→ TEXT SEGMENT:
┄┄┄┄┄┄┄┄┄┄
Several well regarded institutions of medical research have produced clinical criteria useful in diagnosing TTS. One of the first sets of guidelines was initially published in 2004 and again in 2008 by the Mayo Clinic. Other research institutions proposing diagnostic criteria include the Japanese Takotsubo Cardiomyopathy Study Group, Gothenburg University, Johns Hopkins University, the Takotsubo Italian Network and the Heart Failure Associates TTS Taskforce of the European Society of Cardiology. All of the research institutions agree on at least two main criteria needed to accurately diagnose TTS: 1) transient left ventricular wall motion abnormality and 2) the absence of a condition obviously explaining this wall motion abnormality (coronary artery lesion, hypoperfusion, myocarditis, toxicity, etc.). Other commonly acknowledged criteria necessary for diagnosis include characteristic EKG changes and mild to modest elevation in cardiac troponin.
┄┄┄┄┄┄┄┄┄┄
→ DATA SHOWN:
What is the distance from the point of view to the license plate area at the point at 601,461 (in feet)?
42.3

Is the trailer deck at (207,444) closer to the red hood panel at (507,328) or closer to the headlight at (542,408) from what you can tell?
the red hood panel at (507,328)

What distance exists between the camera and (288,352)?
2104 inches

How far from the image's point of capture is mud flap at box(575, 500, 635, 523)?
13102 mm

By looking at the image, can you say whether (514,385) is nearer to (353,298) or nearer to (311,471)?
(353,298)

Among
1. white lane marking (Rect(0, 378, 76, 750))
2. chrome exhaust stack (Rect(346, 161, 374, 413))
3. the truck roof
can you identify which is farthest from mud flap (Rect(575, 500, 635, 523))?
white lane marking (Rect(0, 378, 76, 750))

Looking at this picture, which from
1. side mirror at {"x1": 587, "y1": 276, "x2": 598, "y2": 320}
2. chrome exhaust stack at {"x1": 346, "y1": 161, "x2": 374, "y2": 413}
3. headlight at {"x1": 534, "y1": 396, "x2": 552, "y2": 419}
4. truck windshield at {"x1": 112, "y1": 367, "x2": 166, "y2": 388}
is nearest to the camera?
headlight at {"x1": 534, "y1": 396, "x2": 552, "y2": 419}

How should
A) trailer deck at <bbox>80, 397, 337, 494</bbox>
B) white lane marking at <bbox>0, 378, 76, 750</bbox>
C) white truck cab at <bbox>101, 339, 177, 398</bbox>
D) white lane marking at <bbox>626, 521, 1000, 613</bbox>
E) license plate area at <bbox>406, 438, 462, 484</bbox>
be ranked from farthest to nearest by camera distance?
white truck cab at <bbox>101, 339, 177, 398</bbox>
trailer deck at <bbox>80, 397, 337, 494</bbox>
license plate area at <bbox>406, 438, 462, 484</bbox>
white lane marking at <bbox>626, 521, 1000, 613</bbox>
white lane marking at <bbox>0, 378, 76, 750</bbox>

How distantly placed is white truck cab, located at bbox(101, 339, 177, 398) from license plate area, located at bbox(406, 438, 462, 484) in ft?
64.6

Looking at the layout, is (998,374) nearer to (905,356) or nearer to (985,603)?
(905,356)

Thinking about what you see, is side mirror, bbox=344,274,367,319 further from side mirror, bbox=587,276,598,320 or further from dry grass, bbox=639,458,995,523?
┄┄┄┄┄┄┄┄┄┄
→ INSTRUCTIONS TO FOLLOW: Please continue the text above on diagnostic criteria for TTS, starting after its last sentence.

→ YOUR RESPONSE:
Transient apical ballooning syndrome or takotsubo cardiomyopathy is found in 1.7–2.2% of patients presenting with acute coronary syndrome. While the original case studies reported on individuals in Japan, takotsubo cardiomyopathy has been noted more recently in the United States and Western Europe. It is likely that the syndrome previously went undiagnosed before it was described in detail in the Japanese literature. Evaluation of individuals with takotsubo cardiomyopathy typically includes a coronary angiogram to rule out occlusion of the left anterior descending artery, which will not reveal any significant blockages that would cause the left ventricular dysfunction. Provided that the individual survives their initial presentation, the left ventricular function improves within two months.
The diagnosis of takotsubo cardiomyopathy may be difficult upon presentation. The ECG findings often are confused with those found during an acute anterior wall myocardial infarction. It classically mimics ST-segment elevation myocardial infarction, and is characterised by acute onset of transient ventricular apical wall motion abnormalities (ballooning) accompanied by chest pain, shortness of breath, ST-segment elevation, T-wave inversion or QT-interval prolongation on ECG. Cardiac enzymes are usually negative and are moderate at worst, and cardiac catheterization usually shows absence of significant coronary artery disease.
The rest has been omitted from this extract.